• [WORK TO COMPLETE] Among the records below, find the line with "For My Good by Hope's Call" and the line with "i love coffee more than humans iPhone Case". Set down both and every line between, exactly and with no pictures, but nothing else.

• [INPUT MATERIAL]
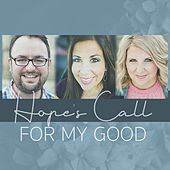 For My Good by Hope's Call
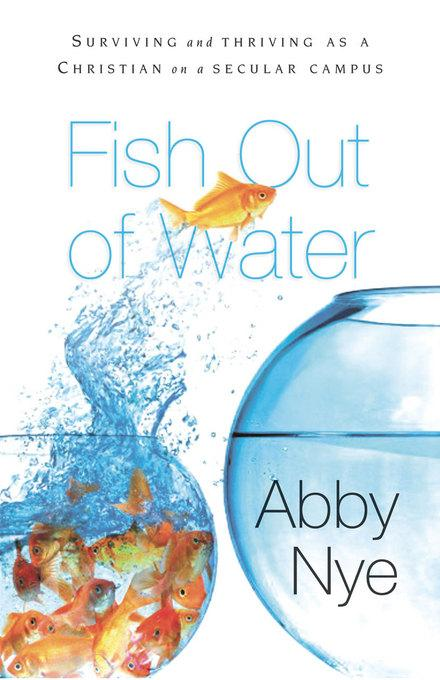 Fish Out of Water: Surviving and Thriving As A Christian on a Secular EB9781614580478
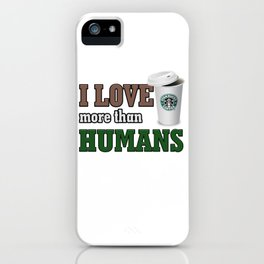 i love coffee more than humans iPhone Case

---

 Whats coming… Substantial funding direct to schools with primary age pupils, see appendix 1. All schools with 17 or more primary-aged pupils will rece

• [SOLUTION BELOW]
 For My Good by Hope's Call
 Fish Out of Water: Surviving and Thriving As A Christian on a Secular EB9781614580478
 i love coffee more than humans iPhone Case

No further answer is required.